* [Data extract]
<<<<
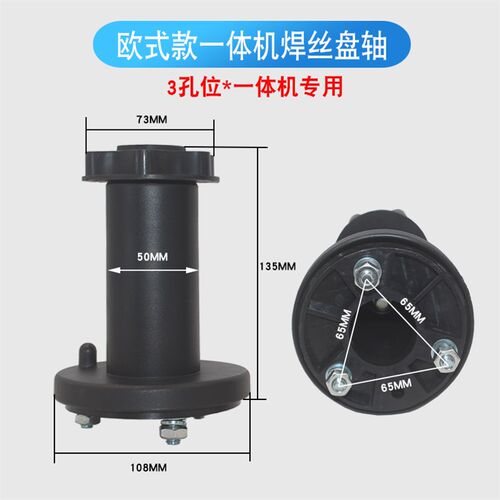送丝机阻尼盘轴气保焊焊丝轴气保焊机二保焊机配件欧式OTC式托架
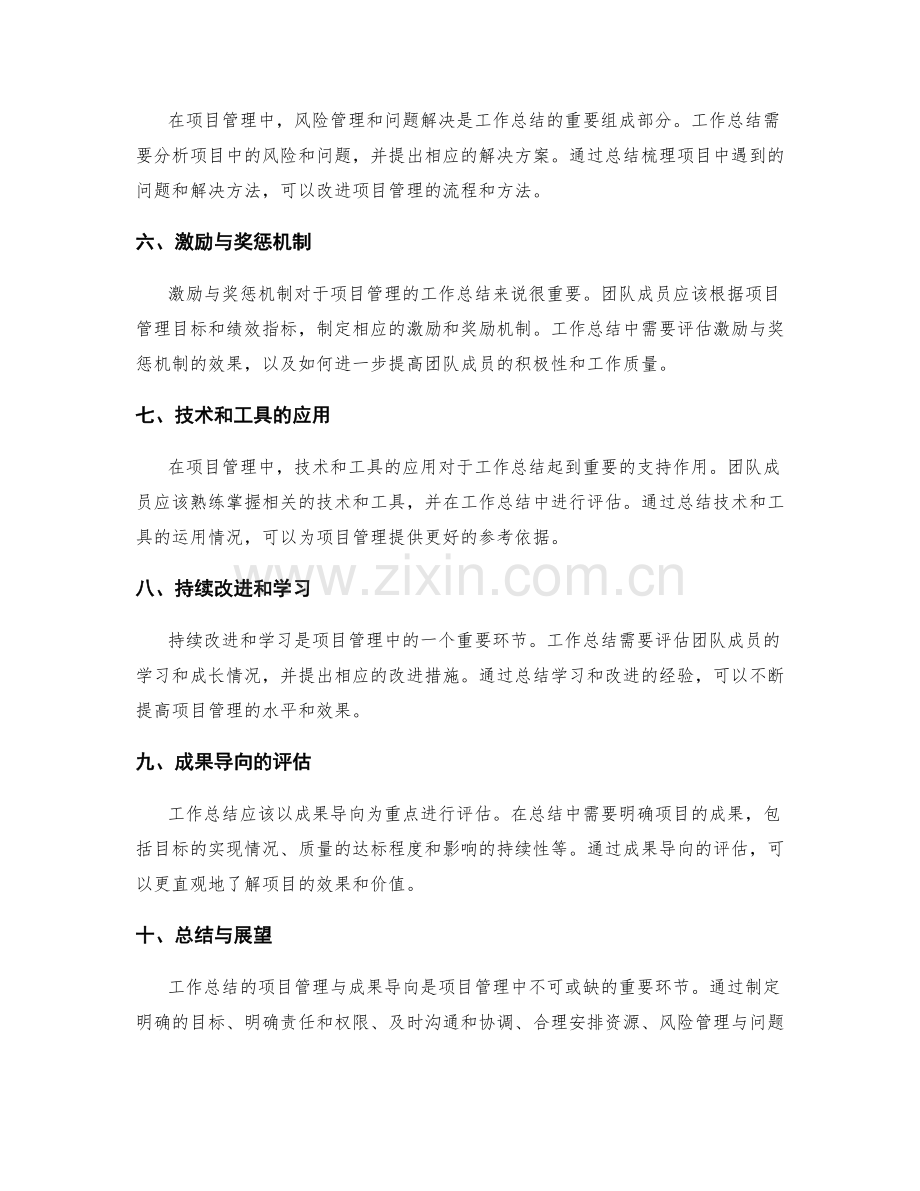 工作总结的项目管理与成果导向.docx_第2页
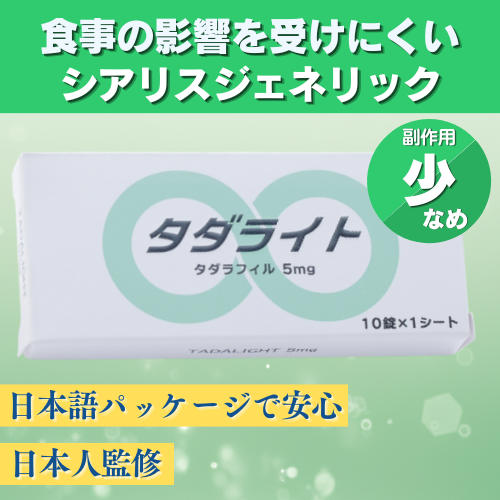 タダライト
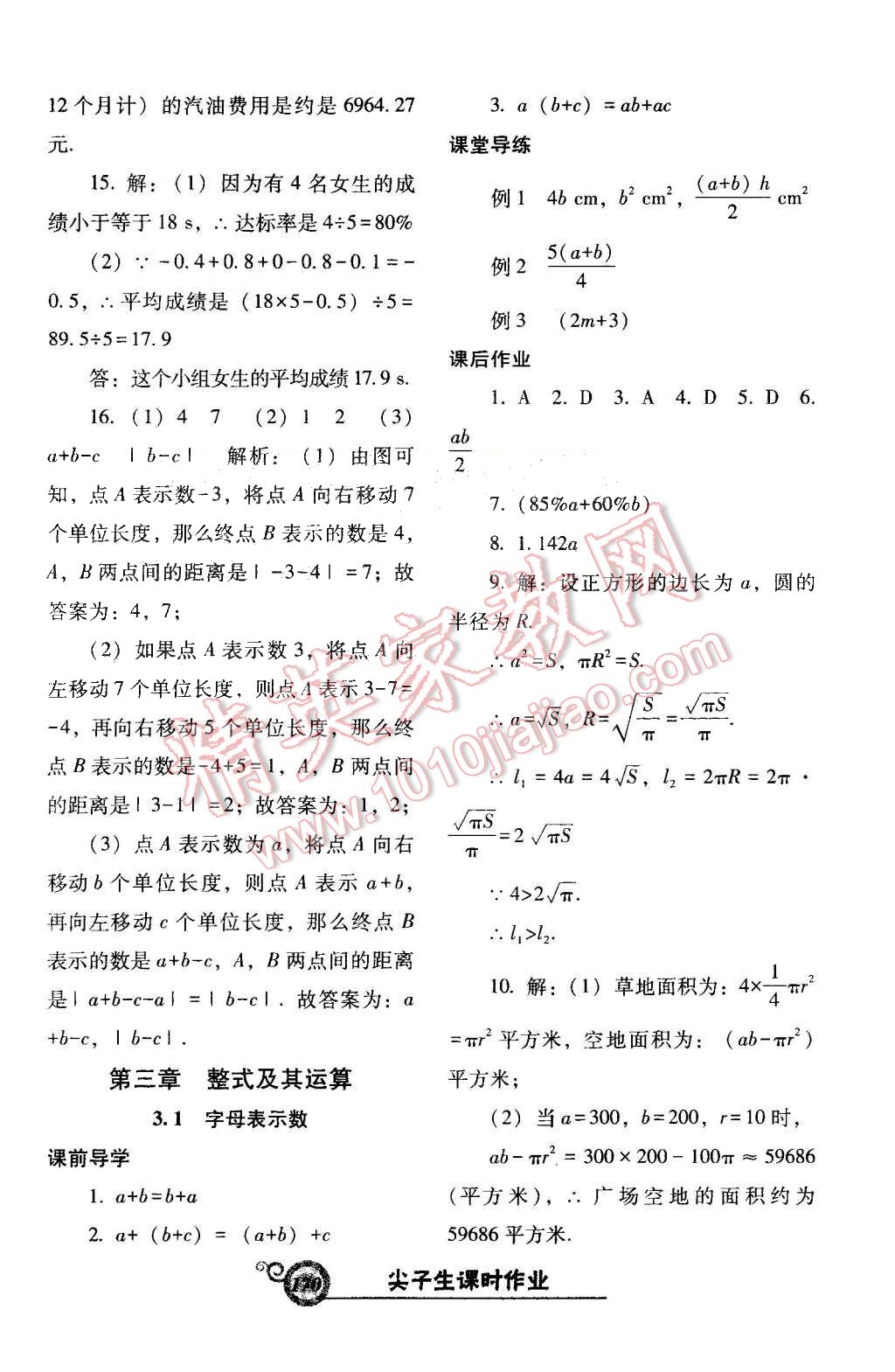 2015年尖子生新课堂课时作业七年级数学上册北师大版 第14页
>>>>
* [Work item] The span to retype runs from the line containing "工作总结的项目管理与成果导向.docx_第2页" through the last line of the listing above, both ends included; copy it exactly, without pictures.

* [Result of the task]
 工作总结的项目管理与成果导向.docx_第2页
 タダライト
 2015年尖子生新课堂课时作业七年级数学上册北师大版 第14页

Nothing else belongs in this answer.